Pennsylvania Superior Court Holds That Vehicle Dismantling Exclusion Does Not Apply to Liability Insurance Claim Regarding Fueling Accident

In Tuscarora Wayne Ins. Co. v. Hebron, Inc., the Pennsylvania Superior Court reviewed a declaratory judgment action brought by a commercial general liability insurer regarding an incident at the insured’s vehicle dismantling facility. While one of the policyholder’s employees was fueling a flatbed truck, a fire started that caused damage to the facility, as well as neighboring vehicles and businesses. The subject policy contained an endorsement providing that the insurance did not apply to “property damage arising out of” the policyholder’s operations, which were identified as “vehicle dismantling.” The term “vehicle dismantling” was not defined in the policy.

The liability insurer filed a declaratory judgment action contending that it had no duty to provide defense and indemnification regarding the incident. Following discovery, the insurer and policyholder filed motions for summary judgment.
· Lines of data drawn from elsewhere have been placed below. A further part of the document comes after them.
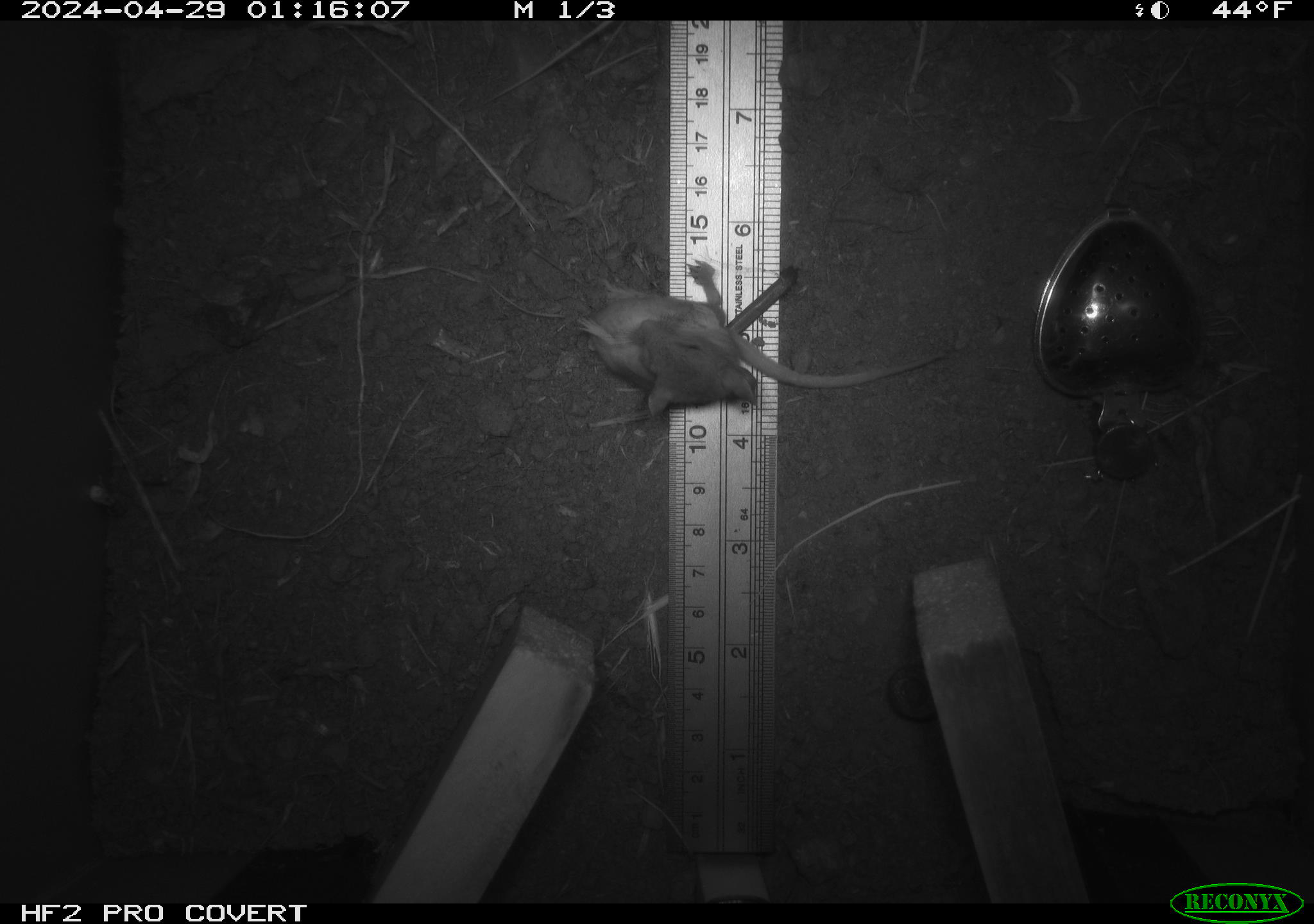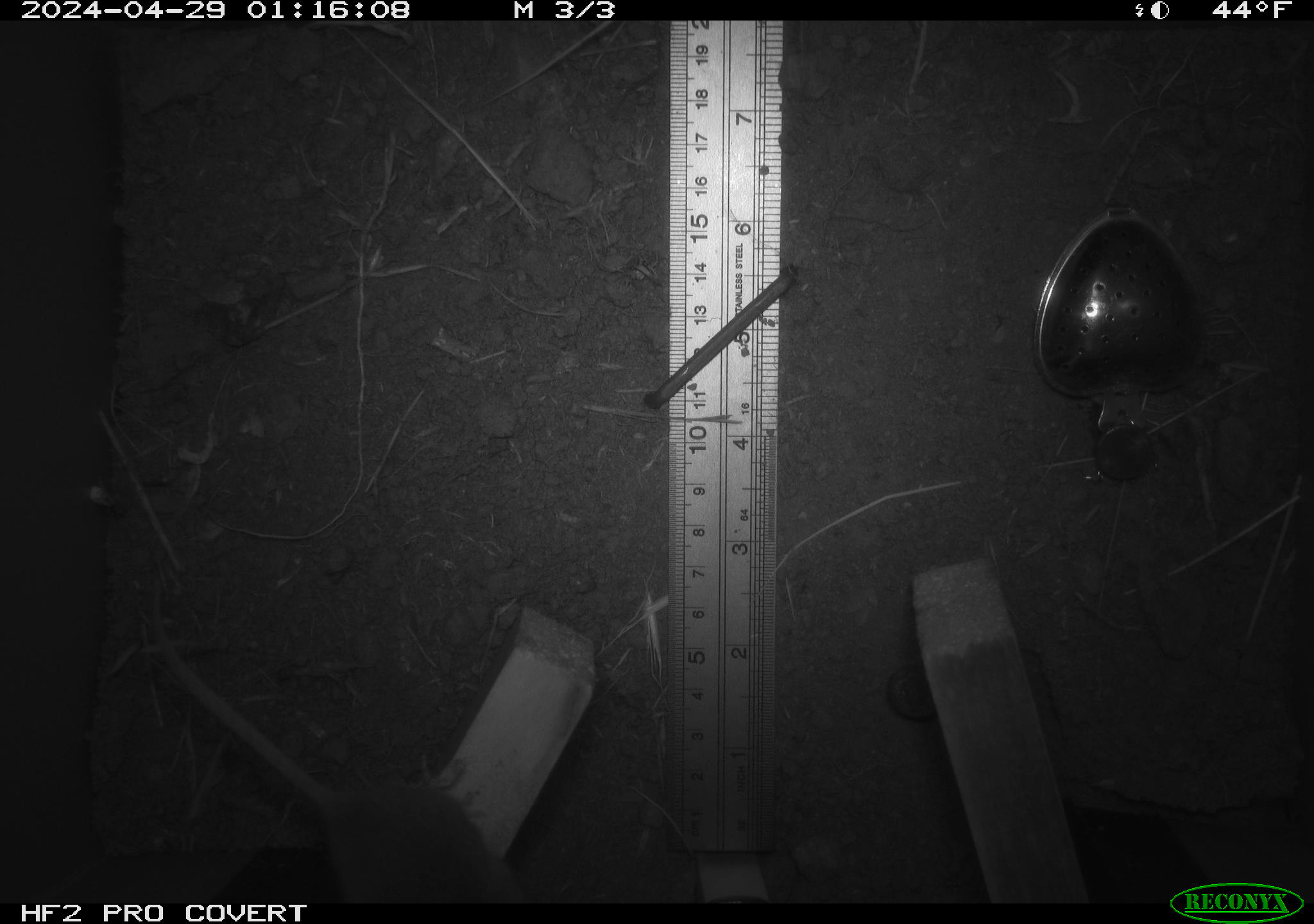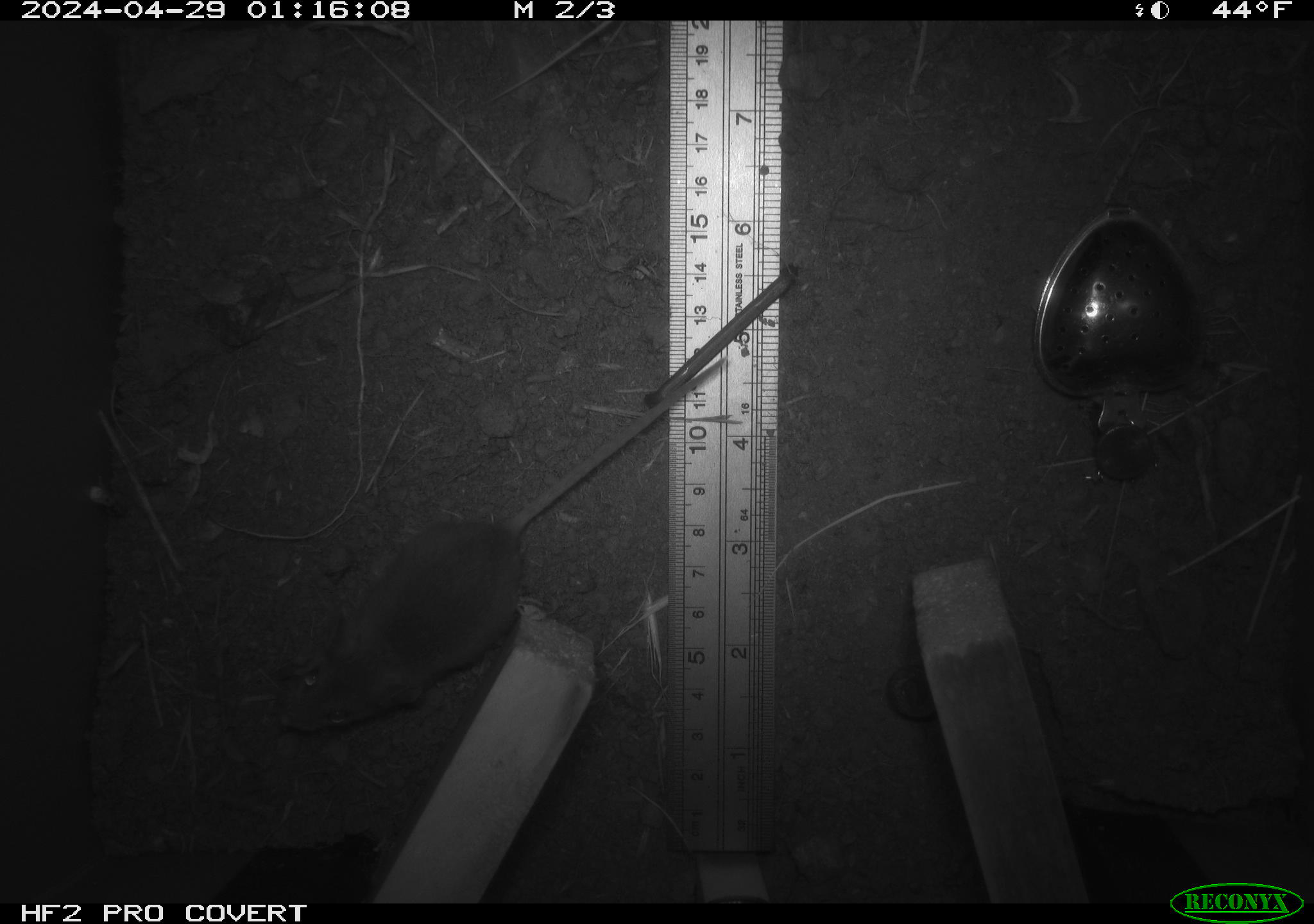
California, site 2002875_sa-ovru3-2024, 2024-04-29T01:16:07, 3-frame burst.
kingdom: Animalia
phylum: Chordata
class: Mammalia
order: Rodentia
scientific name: Rodentia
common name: mouse species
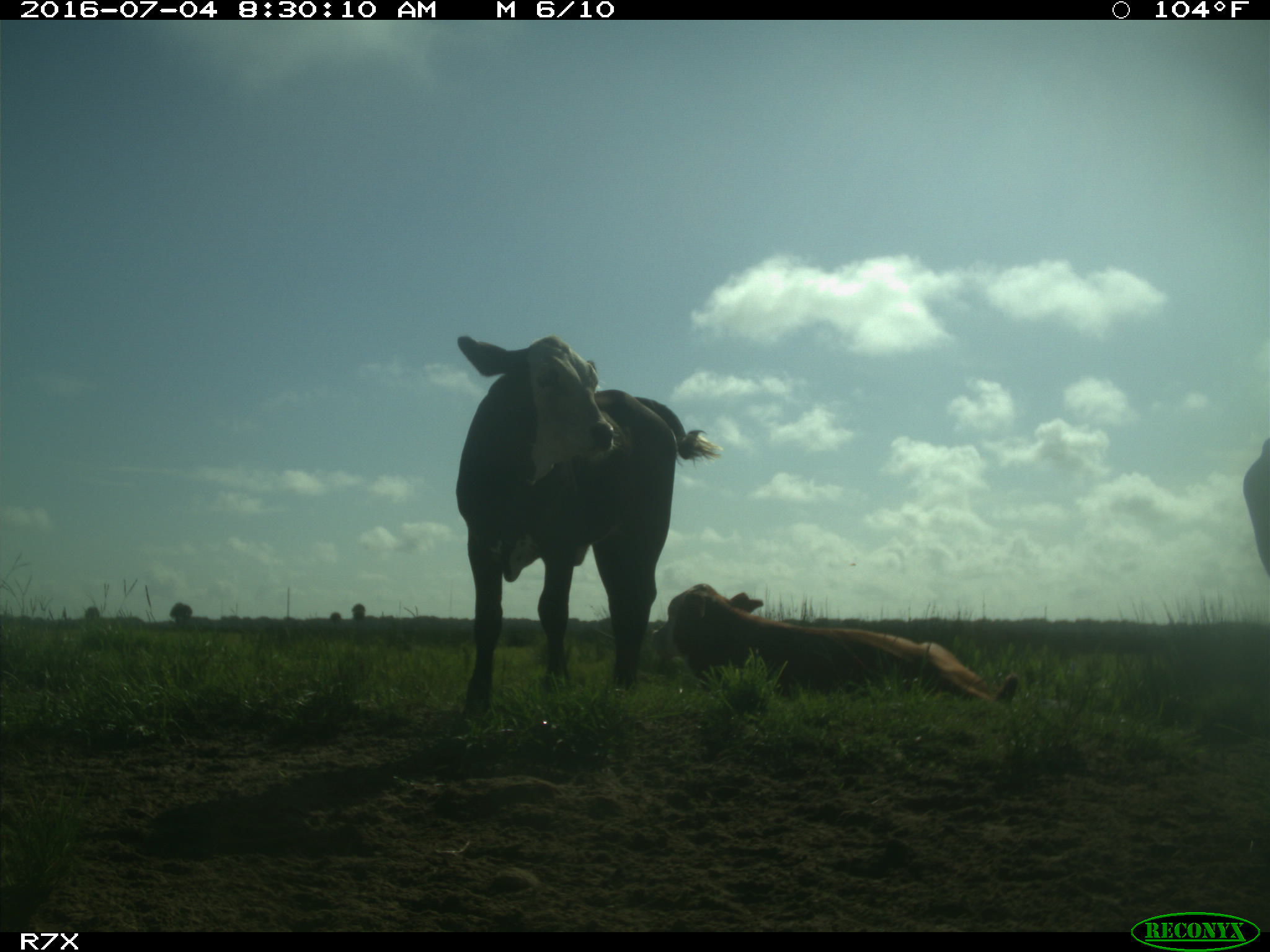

The trial court granted the insurer’s motion and denied the policyholder’s motion, on the basis that the fueling was “incidental to the vehicle dismantling business.”

On appeal, the policyholder contended that “vehicle dismantling” was limited to the process of stripping vehicles of its parts, and that the fueling of the truck was unrelated to this process. The Superior Court agreed. The Court noted that the fire occurred after the vehicle dismantling operations ceased for the day. The Court also observed that the only connection between the fueling and the vehicle dismantling process arose from the fact that the fuel was taken from vehicles that were dismantled. However, the fuel was not immediately transferred from the vehicles to the trucks, but kept in a holding tank until needed.

Based upon these facts and the principle that policy exclusions should be construed in the insured’s favor, the Superior Court held that the “vehicle dismantling” exclusion did not apply, and that the liability insurer was therefore required to provide coverage. Accordingly, the Court reversed the trial court’s order granting the insurer’s motion for summary judgment and denying the policyholder’s motion for summary judgment.